Dienstag, 13. Juni 2023

Willkürliche Deadlines (II)

Bild: CCNull / Marco Verch - CC BY 2.0

Dass willkürlich gesetzte Deadlines problematisch sind, dürfte wohl bei kaum jemandem einen Widerspruch auslösen. Dass sie trotzdem immer wieder anzutreffen sind, hat menschliche und politische Gründe, die leider immer wieder vorkommen werden. Wer in einem solchen Umfeld beruflich unterwegs ist, muss sich daher mit diesem Thema beschäftigen und sollte am Besten überzeugende Gründe parat haben, warum sie keine gute Idee sind.


Zu den überzeugendsten dieser Gründe dürfte gehören, dass willkürliche Deadlines negativ auf den zurückfallen, der sie festlegt. Das ist zunächst für viele Menschen kontraintuitiv, schliesslich scheint in solchen Fällen der schwarze Peter doch bei denen zu liegen, die die gesetzten Fristen nicht einhalten können. Ein Praxisbeispiel zeigt aber, dass auch die andere Seite in Mitleidenschaft gezogen werden kann: das Onlinezugangsgesetz (OZG).

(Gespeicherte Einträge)
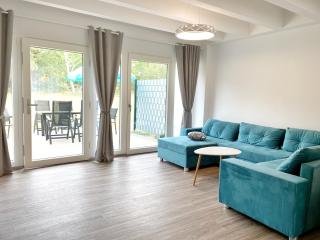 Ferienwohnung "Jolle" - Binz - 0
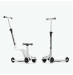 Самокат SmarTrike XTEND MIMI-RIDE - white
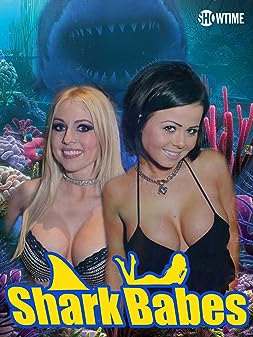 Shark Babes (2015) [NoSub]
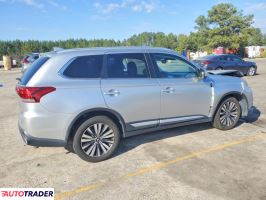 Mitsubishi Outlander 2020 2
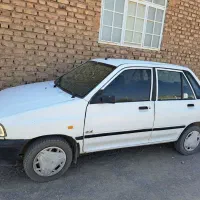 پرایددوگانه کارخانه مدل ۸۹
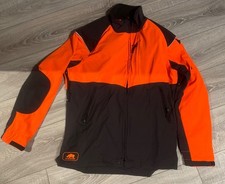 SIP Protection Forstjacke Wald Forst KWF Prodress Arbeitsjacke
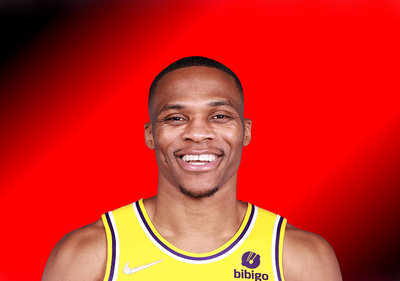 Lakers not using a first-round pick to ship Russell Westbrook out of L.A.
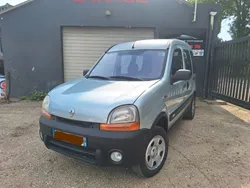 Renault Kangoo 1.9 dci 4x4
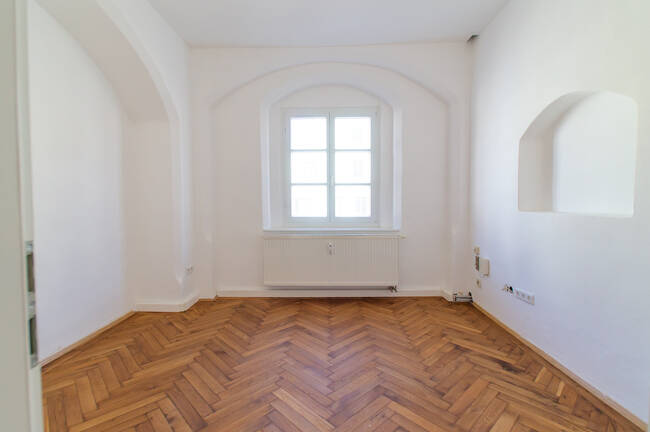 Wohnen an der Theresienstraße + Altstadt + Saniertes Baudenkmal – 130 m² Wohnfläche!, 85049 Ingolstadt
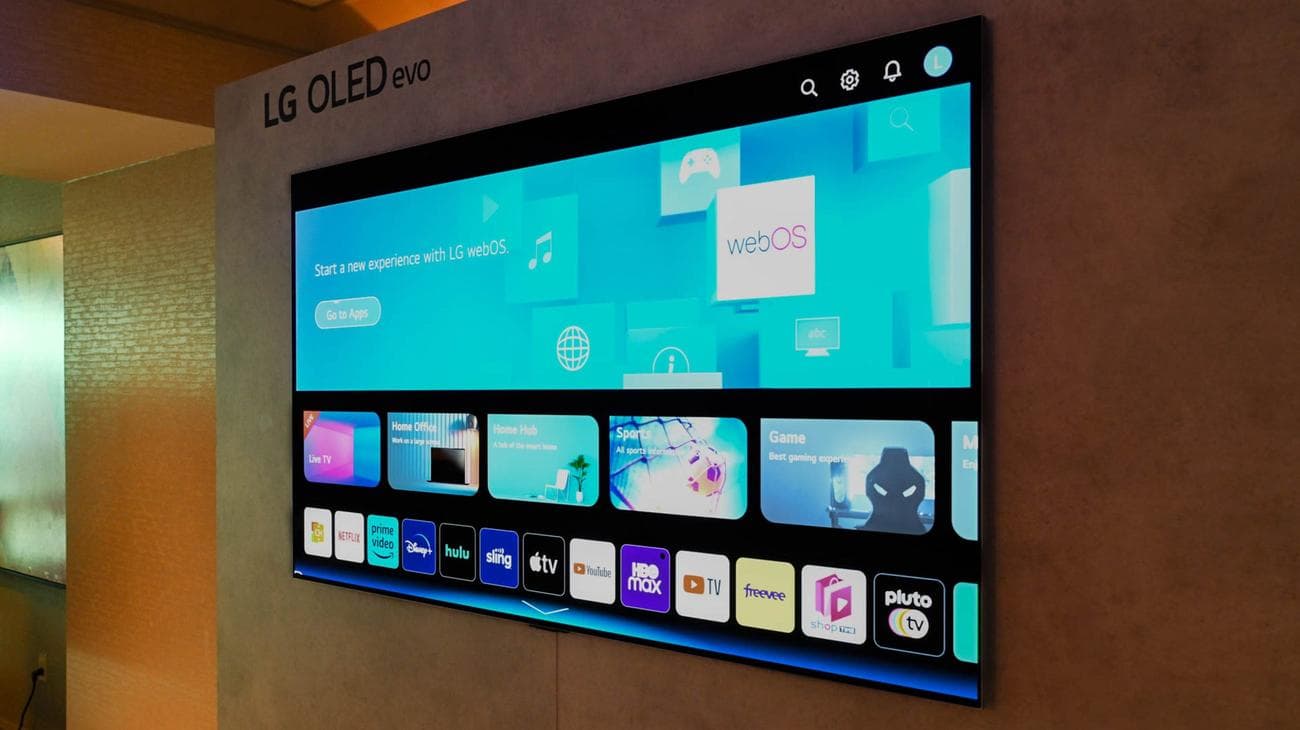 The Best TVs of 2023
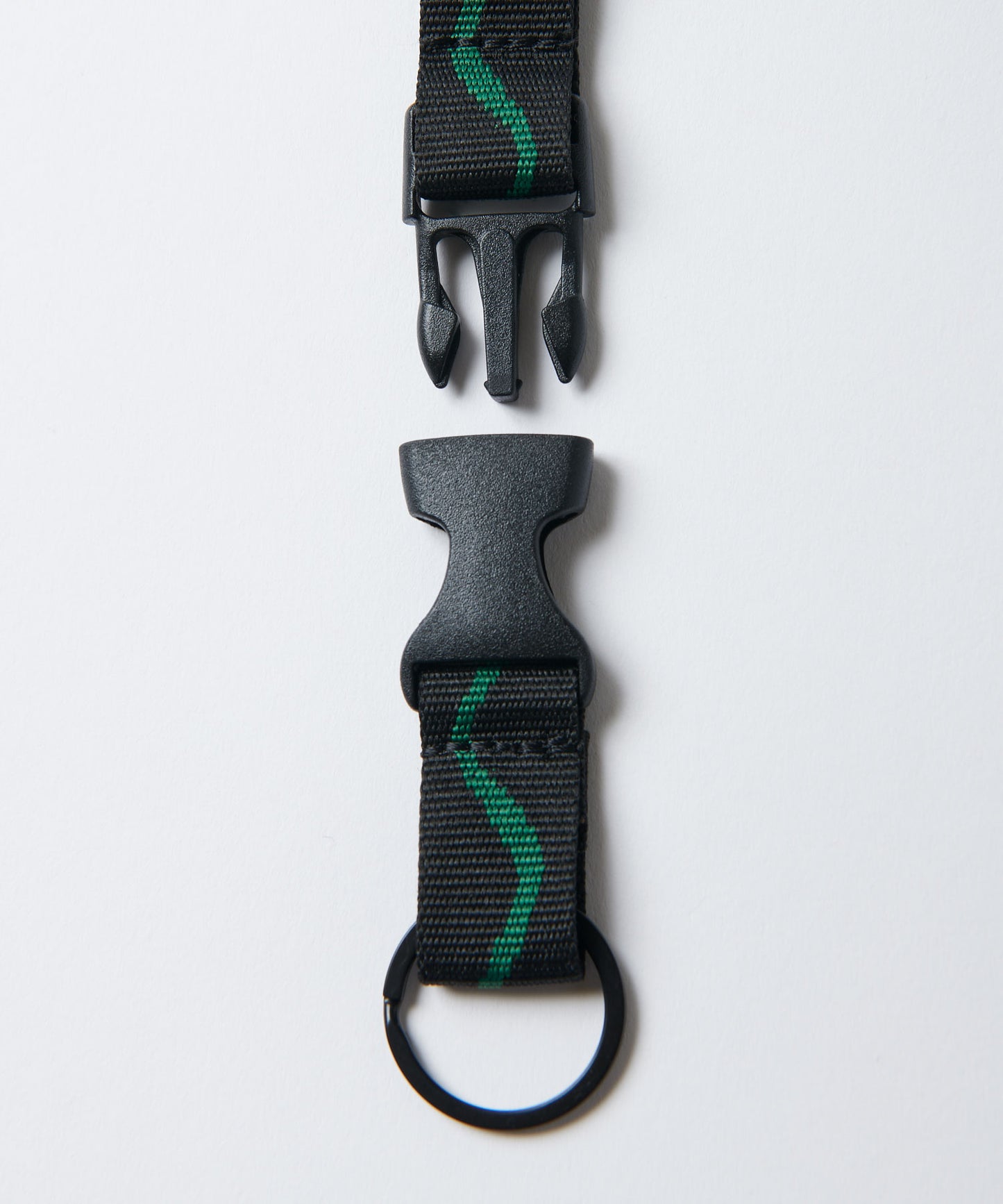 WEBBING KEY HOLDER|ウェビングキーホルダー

▸ Teile der Übung
**a.** Fasse den Text über willkürliche Deadlines in zwei Sätzen zusammen.
**b.** Führe den Text über willkürliche Deadlines bitte im Anschluss an seinen letzten Satz weiter.
Die Auflistung stammt aus einer anderen Quelle.

▸ Die Lösungen
**a.** Willkürlich gesetzte Deadlines gelten kaum bestritten als problematisch, treten aber aus menschlichen und politischen Gründen immer wieder auf, weshalb man im Beruf überzeugende Gründe gegen sie parat haben sollte. Zu den überzeugendsten gehört, dass solche Fristen negativ auf den zurückfallen, der sie festlegt, wofür das Onlinezugangsgesetz (OZG) als Praxisbeispiel dient.

**b.**
Das OZG wurde im Jahr 2017 im Parlament verabschiedet und legte fest, dass bis zum Jahr 2022 alle Behördengänge auch digital zu erledigen sein müssen. Der letzte Tag dieses Jahres, der 31.12.2022, wurde damit automatisch zur Deadline für die Umsetzung. Schon damals gab es Zweifel, dass diese Fristsetzung realistisch war, mittlerweile weiss man, sie war es nicht. Selbst Monate später sind erst 101 von 600 geplanten Leistungen online.


Die offensichtlichste Folge eines solchen Verzuges: weitere Fristsetzungen verlieren durch ihn ihre Glaubwürdigkeit nach aussen. Neben der fristsetzenden und der (verspätet) umsetzenden Seite gibt es nämlich fast immer eine dritte Partei, die externen Stakeholder. Und um beim Beispiel des OZG zu bleiben: verschiedene Kommentare in den Medien lassen keinen Zweifel daran, dass zukünftigen Zielsetzungen nicht mehr vertraut wird.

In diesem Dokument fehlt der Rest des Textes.